Memory pressure monitor
class MemoryPressureMonitor(private val context: Context) {
private val activityManager = context.getSystemService<ActivityManager>()
fun availableHeadroomMb(): Long {
val memInfo = ActivityManager.MemoryInfo()
activityManager.getMemoryInfo(memInfo)
return (memInfo.availMem - memInfo.threshold) / (1024 * 1024)
}
fun recommendTier(): GgufTier {
val headroom = availableHeadroomMb()
return when {
headroom > 8000 -> GgufTier.HIGH
headroom > 5500 -> GgufTier.MEDIUM
else -> GgufTier.LOW
}
}
}
Thermal state observer
Android API 29+ actually gives us something useful here.

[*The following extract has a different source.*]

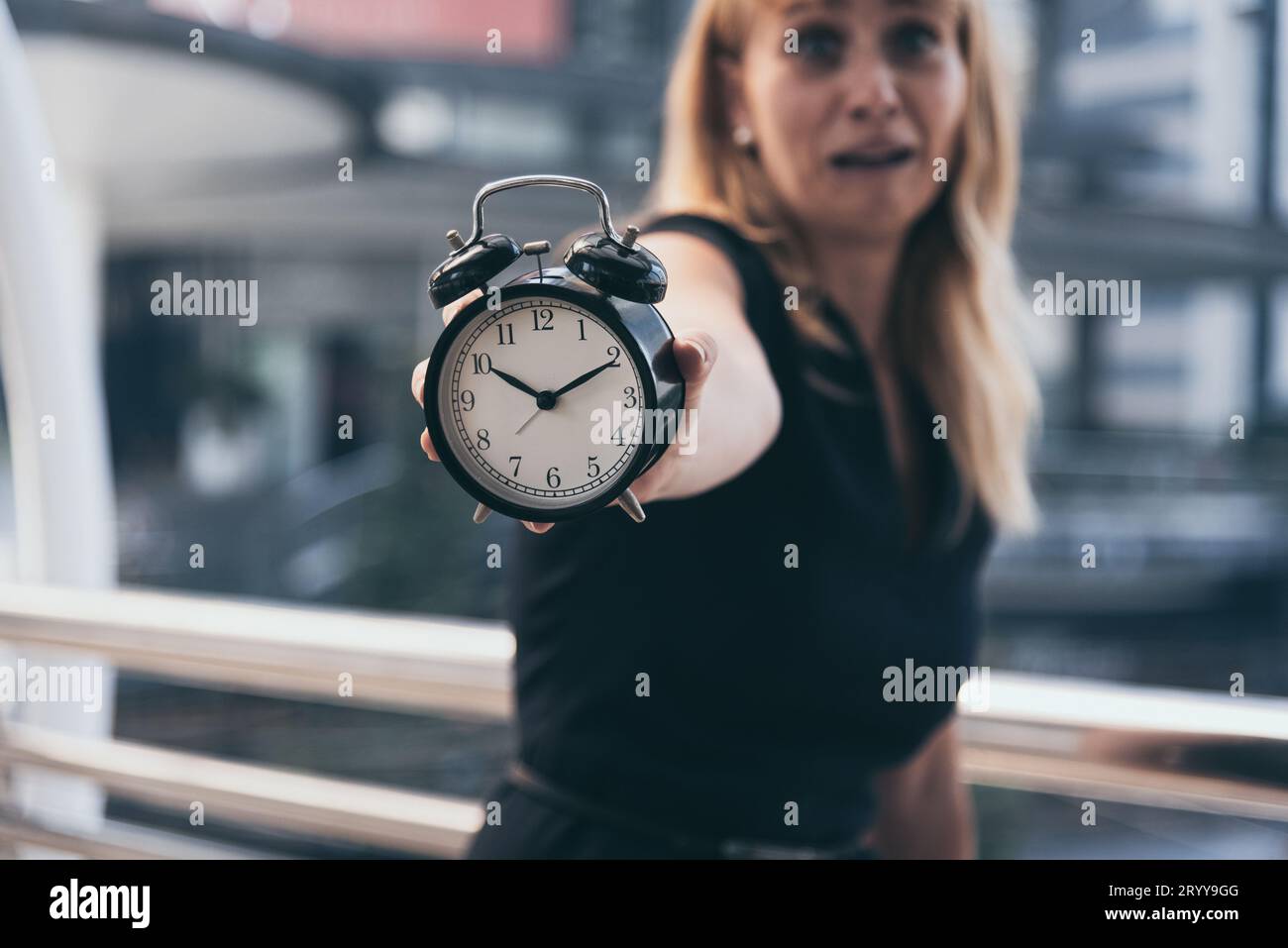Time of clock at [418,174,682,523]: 10:10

PowerManager.THERMAL_STATUS_MODERATE and above should trigger an immediate downshift. Thermal throttling murders inference throughput before it kills your process.
class ThermalStateObserver(context: Context) {
private val powerManager = context.getSystemService<PowerManager>()

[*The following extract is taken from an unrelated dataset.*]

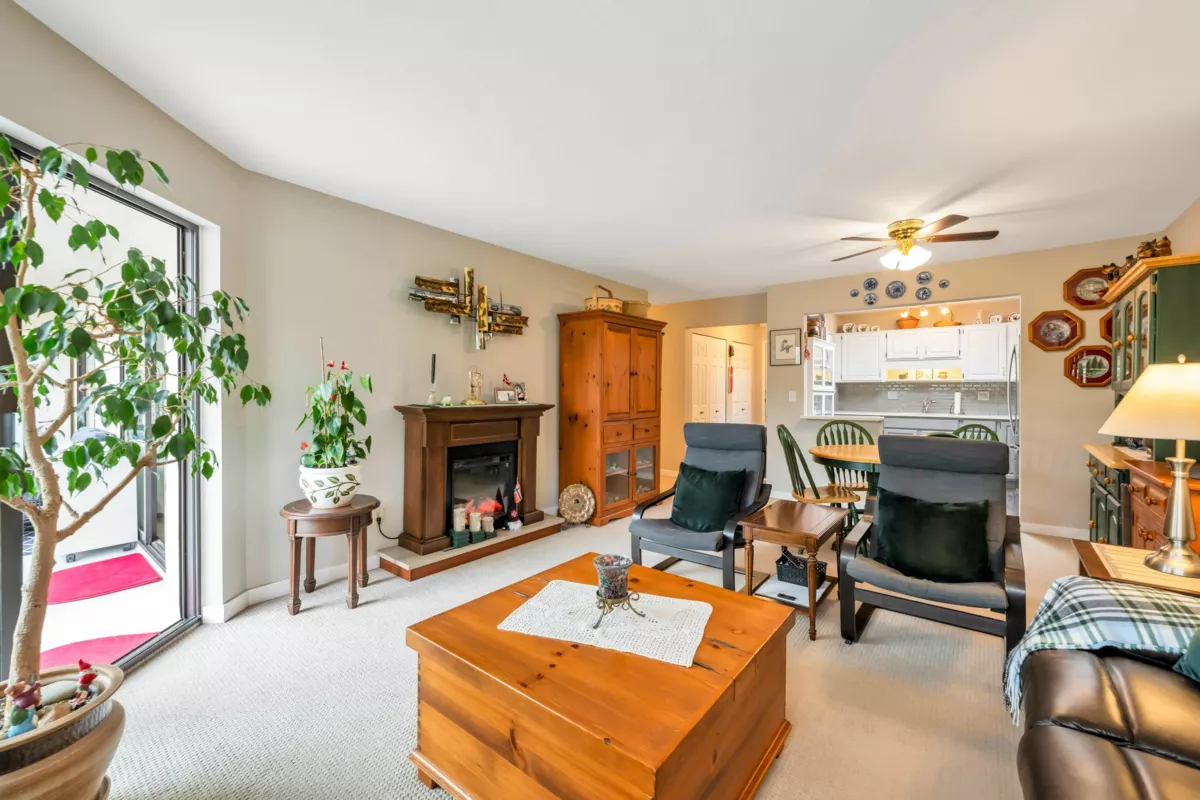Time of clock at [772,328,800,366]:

private val _thermalState = MutableStateFlow(PowerManager.THERMAL_STATUS_NONE)
val thermalState: StateFlow<Int> = _thermalState.asStateFlow()
init {
if (Build.VERSION.SDK_INT >= Build.VERSION_CODES.Q) {
powerManager.addThermalStatusListener(Executors.newSingleThreadExecutor()) {
_thermalState.value = it
}
}
}
fun shouldDownshift(): Boolean =
_thermalState.value >= PowerManager.THERMAL_STATUS_MODERATE
}
The numbers back this up. On a sustained inference workload, a Snapdragon 8 Gen 2 hitting THERMAL_STATUS_MODERATE typically sees 30-40% throughput degradation on Q8_0. Dropping to Q5_K_S recovers most of that because you reduce both memory bandwidth pressure and compute load.

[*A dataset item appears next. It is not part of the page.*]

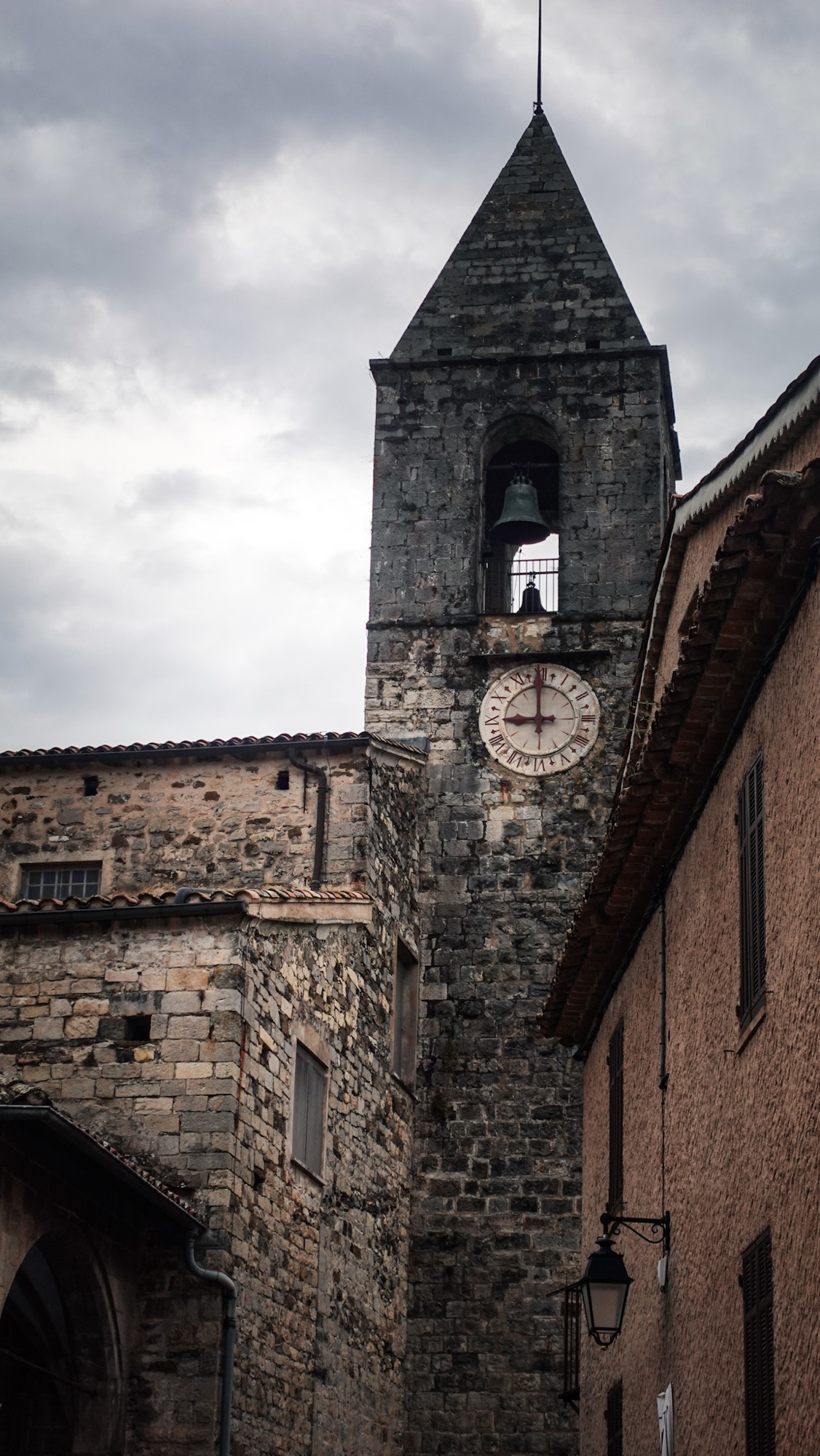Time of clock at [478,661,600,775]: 8:59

Mid-session shard swapping with KV cache migration
This is the hard part. Naively, swapping shards means discarding the KV cache and losing conversational context. The workaround: serialize the KV cache from the active llama.cpp context, unload the current shard, load the new shard, then deserialize the KV cache into the new context.
class ShardOrchestrator(
private val memoryMonitor: MemoryPressureMonitor,
private val thermalObserver: ThermalStateObserver
) {
private var activeTier: GgufTier = GgufTier.MEDIUM
private var llamaContext: Long = 0L // JNI pointer
suspend fun evaluateAndSwap() {
val targetTier = when {
thermalObserver.shouldDownshift() ->
minOf(activeTier.ordinal + 1, GgufTier.entries.lastIndex)
.let { GgufTier.entries[it] }
else -> memoryMonitor.recommendTier()
}
if (targetTier != activeTier) {
val kvCacheBytes = LlamaBridge.serializeKvCache(llamaContext)
LlamaBridge.freeContext(llamaContext)
llamaContext = LlamaBridge.loadModel(targetTier.fileName)
LlamaBridge.deserializeKvCache(llamaContext, kvCacheBytes)
activeTier = targetTier
}
}
}
One caveat that will bite you: KV cache dimensions differ across quantization levels in some configurations. If your GGUF shards all share the same base architecture and context length (which they should if generated from the same source model) the KV cache is compatible. Verify this in testing. Mismatched cache dimensions will produce garbage output or segfault through the JNI layer.
Tier comparison under pressure
| Scenario | Q8_0 | Q5_K_S | Q4_K_M |
|---|---|---|---|
| RAM usage (7B model) | ~7.2 GB | ~4.8 GB | ~3.4 GB |
| Tokens/sec (Snapdragon 8 Gen 2, cool) | ~12 | ~18 | ~24 |
| Tokens/sec (thermally throttled) | ~7 | ~14 | ~20 |
| Perplexity delta vs FP16 | +0.05 | +0.12 | +0.18 |
The throughput advantage of lower quantization tiers grows proportionally larger under thermal constraints, which is exactly when you need it.
What to do with all this
Treat quantization selection as a runtime decision, not a build-time one. Ship all three GGUF shards in your APK (or download them on demand via Play Asset Delivery) and let device conditions drive the choice.
Prioritize thermal state over memory pressure. Memory warnings give you seconds to react; thermal throttling gives you milliseconds of degraded performance before the OS intervenes. Wire PowerManager.addThermalStatusListener() first.
Invest in KV cache serialization early. Mid-session shard swapping without cache migration destroys the user experience. The JNI work to expose llama.cpp’s llama_copy_state_data / llama_set_state_data is non-trivial but pays off immediately.